My love of architecture stemmed from my parents.
My mother was a professional violinist and my father was a philosopher, so I spent a lot of time in interesting concert venues and university buildings as a child. My father also used to take me to see my uncle, who was an organist, play in various churches and cathedrals. I developed a love of those beautiful historic and contemporary buildings by seeing how they worked behind the scenes, which developed into a vocation in architecture.
I am really interested in place making. I get a thrill out of creating and constructing buildings which become much more to the community than just bricks and mortar. This is especially true of projects where one building has been a catalyst for urban renewal, or where a collection of buildings has changed a neighbourhood. I really love seeing a development completed and visiting it later to see how it has been embraced by the community.
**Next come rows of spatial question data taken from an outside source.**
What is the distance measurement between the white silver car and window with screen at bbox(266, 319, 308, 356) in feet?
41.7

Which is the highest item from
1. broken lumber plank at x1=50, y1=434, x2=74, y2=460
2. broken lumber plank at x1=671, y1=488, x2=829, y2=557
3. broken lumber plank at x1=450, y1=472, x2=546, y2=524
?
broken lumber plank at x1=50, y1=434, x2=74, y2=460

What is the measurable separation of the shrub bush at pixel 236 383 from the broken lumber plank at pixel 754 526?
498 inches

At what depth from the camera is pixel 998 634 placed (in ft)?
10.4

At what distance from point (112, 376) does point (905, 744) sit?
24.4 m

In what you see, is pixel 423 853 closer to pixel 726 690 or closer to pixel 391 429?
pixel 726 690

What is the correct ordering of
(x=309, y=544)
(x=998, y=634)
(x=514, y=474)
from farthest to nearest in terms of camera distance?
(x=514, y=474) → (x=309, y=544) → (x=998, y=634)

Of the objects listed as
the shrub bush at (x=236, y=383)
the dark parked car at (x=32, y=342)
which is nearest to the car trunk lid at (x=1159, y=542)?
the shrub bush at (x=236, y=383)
My primary edict is that form should always follow function. If your building doesn’t address its functional requirements, it will not service its users as intended and it is not an appropriate response to the client brief.
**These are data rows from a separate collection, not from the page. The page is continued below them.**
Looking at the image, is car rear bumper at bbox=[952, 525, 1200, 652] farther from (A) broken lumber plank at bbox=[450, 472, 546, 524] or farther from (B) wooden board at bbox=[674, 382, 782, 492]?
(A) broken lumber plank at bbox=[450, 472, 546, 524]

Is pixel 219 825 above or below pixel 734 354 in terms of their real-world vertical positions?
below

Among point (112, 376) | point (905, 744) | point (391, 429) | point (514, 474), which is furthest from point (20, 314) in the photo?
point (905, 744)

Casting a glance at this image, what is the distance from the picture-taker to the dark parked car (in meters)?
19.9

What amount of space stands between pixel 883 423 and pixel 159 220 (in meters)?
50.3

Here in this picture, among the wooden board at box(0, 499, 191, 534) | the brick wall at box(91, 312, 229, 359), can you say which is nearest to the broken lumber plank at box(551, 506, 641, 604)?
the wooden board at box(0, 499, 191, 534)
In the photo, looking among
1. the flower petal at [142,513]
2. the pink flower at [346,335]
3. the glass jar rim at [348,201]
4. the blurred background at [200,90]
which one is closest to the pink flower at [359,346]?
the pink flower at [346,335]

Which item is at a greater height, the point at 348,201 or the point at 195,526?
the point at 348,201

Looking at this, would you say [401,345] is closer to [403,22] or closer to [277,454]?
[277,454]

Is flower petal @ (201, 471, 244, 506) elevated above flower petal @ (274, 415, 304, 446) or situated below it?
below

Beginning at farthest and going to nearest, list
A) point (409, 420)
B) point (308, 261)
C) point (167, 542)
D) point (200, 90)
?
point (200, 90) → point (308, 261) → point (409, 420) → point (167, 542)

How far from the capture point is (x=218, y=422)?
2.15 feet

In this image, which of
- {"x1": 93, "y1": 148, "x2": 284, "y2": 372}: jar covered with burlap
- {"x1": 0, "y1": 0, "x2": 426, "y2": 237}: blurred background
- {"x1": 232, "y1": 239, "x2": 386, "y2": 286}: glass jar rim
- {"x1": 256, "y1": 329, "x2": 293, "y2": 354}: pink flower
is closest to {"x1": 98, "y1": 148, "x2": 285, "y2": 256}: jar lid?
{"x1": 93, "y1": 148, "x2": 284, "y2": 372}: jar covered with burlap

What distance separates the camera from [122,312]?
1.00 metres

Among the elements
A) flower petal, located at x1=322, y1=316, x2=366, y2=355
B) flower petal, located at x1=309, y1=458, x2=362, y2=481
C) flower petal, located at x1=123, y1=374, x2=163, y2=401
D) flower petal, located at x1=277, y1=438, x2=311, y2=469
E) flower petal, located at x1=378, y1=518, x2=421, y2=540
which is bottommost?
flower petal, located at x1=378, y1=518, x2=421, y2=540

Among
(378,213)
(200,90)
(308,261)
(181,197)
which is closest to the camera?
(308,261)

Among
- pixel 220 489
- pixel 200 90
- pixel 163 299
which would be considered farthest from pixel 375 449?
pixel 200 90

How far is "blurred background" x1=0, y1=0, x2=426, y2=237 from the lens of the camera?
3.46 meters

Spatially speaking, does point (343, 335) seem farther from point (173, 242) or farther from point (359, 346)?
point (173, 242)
I believe that to create successful design, you must listen to your client with both ears open and fully understand what is driving the project. Don’t jump ahead and assume. You need to understand all of the issues at play to bring the most innovative ideas to the project.
It’s really important to bring your client on the design journey. They are integral to the decision-making process, which ultimately informs the outcome of the project. Giving your client clear, well-thought out ideas results in clear direction and instruction.
I also believe architecture is a team pursuit. That means it is critical to create a team environment right from the beginning. It’s also important to bring the best team to the table – you’re only as good as the advice you are given, so having really good consultants is critical to creating really good architecture.